MaxCyte and U.S. National Institutes of Health's National Heart, Lung, and Blood Institute Enter Cooperative Research & Development Agreement for Sickle Cell Disease
GAITHERSBURG, Md., June 11, 2018 /PRNewswire/ -- MaxCyte, Inc. today announces it has entered into a Cooperative Research and Development Agreement ("CRADA") with the U.S. National Institute of Health (NIH) ("NIH"). Under this new agreement, MaxCyte and the National Heart, Lung, and Blood Institute ("NHLBI"), part of the NIH, will aim to develop treatments for individuals with sickle cell disease ("SCD") using next-generation CRISPR/Cas9-based single-nucleotide correction enabled by MaxCyte's cell engineering platform.
In the search for alternative therapies for SCD, NHLBI will conduct pre-clinical research evaluating the effectiveness and safety of CRISPR-Cas9 gene editing on models of SCD by "correcting" the faulty hemoglobin gene that causes the disease, and addressing DNA mutations in non-corrected cells that contribute to the disease.

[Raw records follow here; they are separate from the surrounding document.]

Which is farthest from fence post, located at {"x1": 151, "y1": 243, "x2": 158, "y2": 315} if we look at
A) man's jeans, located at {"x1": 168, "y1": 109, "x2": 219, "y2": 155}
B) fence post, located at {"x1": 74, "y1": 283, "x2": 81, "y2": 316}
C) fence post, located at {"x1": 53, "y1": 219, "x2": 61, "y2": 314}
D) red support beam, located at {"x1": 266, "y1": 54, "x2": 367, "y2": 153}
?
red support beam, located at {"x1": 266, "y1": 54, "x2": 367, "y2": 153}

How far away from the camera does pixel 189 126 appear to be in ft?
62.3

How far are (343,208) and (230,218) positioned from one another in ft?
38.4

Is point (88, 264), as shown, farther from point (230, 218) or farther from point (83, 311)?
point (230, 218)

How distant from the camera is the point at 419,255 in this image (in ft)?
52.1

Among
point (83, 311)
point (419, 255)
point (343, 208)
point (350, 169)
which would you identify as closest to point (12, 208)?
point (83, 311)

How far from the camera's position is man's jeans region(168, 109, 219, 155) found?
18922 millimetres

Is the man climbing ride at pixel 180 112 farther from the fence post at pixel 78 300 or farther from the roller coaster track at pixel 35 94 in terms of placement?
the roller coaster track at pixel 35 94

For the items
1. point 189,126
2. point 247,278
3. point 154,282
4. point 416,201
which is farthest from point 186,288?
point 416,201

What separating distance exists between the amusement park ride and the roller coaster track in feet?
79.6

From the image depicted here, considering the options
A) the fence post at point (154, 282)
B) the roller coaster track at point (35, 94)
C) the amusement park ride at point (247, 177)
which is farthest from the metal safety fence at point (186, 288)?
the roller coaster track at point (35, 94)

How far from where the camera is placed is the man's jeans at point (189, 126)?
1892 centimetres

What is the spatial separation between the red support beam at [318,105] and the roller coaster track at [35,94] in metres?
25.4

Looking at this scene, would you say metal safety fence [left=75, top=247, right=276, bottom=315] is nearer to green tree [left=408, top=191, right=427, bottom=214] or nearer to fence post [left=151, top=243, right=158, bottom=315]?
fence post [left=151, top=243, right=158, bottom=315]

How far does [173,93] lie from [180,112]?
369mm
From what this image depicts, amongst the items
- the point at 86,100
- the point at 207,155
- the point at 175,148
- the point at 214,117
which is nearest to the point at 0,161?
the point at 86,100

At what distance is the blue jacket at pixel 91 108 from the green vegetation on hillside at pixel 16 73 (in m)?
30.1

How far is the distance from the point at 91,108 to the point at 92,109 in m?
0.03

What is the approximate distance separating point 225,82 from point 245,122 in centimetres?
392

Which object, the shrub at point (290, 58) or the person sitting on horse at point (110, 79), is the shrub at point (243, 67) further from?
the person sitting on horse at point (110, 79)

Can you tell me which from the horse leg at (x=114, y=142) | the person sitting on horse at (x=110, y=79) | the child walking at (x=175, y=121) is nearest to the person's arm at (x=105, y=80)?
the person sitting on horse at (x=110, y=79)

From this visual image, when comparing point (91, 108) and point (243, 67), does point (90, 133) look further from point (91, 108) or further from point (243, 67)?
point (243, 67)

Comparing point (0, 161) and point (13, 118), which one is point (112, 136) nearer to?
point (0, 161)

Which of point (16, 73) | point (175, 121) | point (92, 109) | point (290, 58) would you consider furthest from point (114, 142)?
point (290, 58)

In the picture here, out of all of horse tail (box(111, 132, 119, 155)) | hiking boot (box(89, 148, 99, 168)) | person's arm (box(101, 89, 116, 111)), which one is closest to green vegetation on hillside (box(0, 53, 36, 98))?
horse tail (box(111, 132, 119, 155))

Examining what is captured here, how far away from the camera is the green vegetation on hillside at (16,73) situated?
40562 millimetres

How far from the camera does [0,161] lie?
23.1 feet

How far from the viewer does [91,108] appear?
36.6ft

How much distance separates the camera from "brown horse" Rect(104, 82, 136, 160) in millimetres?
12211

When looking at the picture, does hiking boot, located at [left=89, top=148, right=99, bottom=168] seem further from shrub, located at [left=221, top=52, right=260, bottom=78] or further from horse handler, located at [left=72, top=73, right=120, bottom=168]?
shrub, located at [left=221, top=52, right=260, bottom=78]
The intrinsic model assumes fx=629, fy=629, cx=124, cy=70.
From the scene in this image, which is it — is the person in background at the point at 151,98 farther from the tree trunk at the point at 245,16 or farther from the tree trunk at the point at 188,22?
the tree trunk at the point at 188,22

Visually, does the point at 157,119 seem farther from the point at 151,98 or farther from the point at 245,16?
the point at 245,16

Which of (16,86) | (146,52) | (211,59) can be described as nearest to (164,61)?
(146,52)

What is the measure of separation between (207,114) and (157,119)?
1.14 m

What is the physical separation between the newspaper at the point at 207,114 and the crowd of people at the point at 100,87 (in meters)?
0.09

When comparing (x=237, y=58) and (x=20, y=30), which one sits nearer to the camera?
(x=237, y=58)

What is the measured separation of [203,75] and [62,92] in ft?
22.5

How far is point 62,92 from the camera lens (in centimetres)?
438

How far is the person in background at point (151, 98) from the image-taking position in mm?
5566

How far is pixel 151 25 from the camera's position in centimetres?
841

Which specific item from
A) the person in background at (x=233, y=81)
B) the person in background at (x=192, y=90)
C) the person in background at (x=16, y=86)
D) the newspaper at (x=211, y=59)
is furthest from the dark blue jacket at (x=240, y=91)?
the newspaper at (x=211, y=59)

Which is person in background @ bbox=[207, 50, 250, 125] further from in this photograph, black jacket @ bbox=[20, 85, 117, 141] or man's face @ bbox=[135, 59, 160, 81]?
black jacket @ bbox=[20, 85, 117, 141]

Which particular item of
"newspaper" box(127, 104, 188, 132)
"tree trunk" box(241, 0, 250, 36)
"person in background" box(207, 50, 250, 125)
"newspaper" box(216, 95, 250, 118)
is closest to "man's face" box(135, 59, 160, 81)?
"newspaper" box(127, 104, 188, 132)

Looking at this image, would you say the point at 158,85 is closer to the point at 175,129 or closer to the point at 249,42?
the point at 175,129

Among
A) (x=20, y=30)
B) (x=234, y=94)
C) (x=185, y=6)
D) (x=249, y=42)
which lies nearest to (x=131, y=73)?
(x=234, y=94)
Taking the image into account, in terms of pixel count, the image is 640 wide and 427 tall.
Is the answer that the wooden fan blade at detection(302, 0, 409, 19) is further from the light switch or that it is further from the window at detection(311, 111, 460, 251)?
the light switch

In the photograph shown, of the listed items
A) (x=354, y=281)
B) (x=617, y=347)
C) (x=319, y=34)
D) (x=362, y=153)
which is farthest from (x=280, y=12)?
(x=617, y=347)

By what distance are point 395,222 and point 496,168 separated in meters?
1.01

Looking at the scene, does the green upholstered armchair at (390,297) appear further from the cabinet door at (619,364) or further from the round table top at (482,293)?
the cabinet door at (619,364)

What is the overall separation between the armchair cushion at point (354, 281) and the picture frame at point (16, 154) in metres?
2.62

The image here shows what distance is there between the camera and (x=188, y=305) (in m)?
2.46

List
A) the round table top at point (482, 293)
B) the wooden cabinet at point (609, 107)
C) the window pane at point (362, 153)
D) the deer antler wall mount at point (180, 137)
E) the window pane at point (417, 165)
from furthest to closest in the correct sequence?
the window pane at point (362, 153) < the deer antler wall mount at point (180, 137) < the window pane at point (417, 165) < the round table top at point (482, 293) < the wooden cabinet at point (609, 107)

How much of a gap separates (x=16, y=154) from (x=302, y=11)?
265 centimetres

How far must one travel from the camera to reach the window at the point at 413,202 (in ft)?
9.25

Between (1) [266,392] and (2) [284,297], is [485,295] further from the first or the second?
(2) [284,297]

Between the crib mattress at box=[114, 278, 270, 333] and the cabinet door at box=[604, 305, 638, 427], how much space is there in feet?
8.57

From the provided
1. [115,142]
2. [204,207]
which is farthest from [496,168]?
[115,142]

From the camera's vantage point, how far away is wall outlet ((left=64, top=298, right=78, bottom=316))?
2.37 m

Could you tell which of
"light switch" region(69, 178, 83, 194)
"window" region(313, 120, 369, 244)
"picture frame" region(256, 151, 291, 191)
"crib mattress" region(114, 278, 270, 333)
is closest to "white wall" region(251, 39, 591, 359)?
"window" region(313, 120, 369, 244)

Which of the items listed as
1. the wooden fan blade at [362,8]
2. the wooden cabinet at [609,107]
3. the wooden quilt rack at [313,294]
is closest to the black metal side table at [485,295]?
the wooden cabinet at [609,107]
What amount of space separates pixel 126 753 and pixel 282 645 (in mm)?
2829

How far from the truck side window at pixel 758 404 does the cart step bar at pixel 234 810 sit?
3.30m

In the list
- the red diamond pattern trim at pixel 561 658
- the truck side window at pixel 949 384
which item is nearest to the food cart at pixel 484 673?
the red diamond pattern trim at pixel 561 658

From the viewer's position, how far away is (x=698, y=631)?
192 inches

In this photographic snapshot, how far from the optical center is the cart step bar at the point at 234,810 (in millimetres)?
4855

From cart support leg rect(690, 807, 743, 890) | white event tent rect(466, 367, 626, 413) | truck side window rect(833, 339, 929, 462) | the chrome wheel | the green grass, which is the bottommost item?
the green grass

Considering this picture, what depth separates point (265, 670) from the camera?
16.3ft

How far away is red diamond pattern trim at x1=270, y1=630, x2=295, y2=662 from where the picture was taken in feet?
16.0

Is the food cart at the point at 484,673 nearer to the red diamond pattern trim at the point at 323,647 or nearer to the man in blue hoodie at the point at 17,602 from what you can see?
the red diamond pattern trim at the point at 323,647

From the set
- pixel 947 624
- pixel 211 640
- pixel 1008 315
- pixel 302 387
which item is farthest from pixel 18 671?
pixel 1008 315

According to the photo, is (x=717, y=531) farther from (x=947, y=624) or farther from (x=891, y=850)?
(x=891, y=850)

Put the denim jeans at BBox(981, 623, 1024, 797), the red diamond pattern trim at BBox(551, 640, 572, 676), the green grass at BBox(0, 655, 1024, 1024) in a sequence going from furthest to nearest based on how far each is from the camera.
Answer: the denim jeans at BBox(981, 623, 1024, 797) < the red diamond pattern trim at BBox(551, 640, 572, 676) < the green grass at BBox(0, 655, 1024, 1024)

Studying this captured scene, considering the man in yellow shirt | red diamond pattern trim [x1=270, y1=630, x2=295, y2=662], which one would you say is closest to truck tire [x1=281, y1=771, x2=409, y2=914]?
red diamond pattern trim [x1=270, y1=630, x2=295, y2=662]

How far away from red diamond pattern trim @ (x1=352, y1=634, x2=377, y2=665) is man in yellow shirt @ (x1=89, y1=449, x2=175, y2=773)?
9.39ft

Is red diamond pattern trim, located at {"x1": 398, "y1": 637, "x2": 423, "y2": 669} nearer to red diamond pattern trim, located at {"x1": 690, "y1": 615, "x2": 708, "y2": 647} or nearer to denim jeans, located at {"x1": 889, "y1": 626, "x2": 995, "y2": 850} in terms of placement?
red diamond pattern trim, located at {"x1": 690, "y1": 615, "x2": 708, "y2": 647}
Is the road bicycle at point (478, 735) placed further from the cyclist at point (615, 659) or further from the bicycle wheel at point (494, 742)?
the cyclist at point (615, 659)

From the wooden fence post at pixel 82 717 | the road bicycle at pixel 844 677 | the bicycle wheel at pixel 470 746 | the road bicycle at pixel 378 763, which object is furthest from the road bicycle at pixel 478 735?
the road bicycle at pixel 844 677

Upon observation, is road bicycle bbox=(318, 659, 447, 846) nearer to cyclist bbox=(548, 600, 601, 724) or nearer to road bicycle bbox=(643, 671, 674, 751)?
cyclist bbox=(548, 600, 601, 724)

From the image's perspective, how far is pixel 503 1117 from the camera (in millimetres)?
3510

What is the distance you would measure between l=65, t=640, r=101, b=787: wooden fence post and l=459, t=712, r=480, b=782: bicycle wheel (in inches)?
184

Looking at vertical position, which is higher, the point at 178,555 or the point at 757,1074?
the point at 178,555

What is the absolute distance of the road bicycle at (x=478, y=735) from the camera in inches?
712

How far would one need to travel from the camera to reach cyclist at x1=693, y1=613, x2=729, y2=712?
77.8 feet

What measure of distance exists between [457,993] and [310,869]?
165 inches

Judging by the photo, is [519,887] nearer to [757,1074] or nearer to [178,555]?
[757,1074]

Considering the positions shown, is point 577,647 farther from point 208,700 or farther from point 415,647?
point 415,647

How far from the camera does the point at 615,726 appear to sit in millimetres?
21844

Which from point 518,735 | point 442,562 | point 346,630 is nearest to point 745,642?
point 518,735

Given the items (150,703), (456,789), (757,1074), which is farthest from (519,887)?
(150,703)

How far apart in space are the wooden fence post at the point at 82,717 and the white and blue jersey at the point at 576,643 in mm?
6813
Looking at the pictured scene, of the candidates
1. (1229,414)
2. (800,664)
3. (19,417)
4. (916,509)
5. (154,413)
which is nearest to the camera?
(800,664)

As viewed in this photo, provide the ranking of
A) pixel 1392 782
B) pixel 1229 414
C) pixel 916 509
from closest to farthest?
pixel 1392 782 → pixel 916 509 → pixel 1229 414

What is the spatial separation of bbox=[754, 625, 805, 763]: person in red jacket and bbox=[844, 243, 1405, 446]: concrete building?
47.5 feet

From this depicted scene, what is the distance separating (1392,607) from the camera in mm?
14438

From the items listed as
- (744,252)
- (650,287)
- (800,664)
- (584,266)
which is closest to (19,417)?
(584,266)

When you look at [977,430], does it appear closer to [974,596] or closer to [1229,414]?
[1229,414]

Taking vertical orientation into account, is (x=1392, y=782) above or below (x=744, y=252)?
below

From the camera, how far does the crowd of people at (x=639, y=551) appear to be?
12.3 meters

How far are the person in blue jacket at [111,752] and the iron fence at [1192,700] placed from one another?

As part of the agreement, MaxCyte will supply mRNA molecules and focus on leveraging its Flow Electroporation® Technology to develop reliable and effective processes to produce clinically meaningful correction of mutated gene sequences.
This second CRADA with the NIH is further to the announcement on June 6, 2017, where MaxCyte announced a CRADA with NIH's National Institute of Allergy and Infectious Diseases to develop treatments for X-linked chronic granulomatous disease.
Doug Doerfler, President & CEO of MaxCyte, said: "We are delighted to continue our collaboration with NHLBI, one of the world's leading disease institutes, which is leveraging MaxCyte's expertise in developing a new generation of potential treatments for SCD. We believe that this work will further validate our platform for developing gene-editing therapies for a broad range of diseases while enabling rapid, development and commercial manufacturing of new therapies for patients where there is an extremely high unmet medical need."
MaxCyte received a commercialization grant in 2015 and 2017 from the Maryland Stem Cell Research Fund to pursue its collaboration with the NHLBI to develop pre-clinical processes to demonstrate proof-of-biology with MaxCyte's gene correction platform.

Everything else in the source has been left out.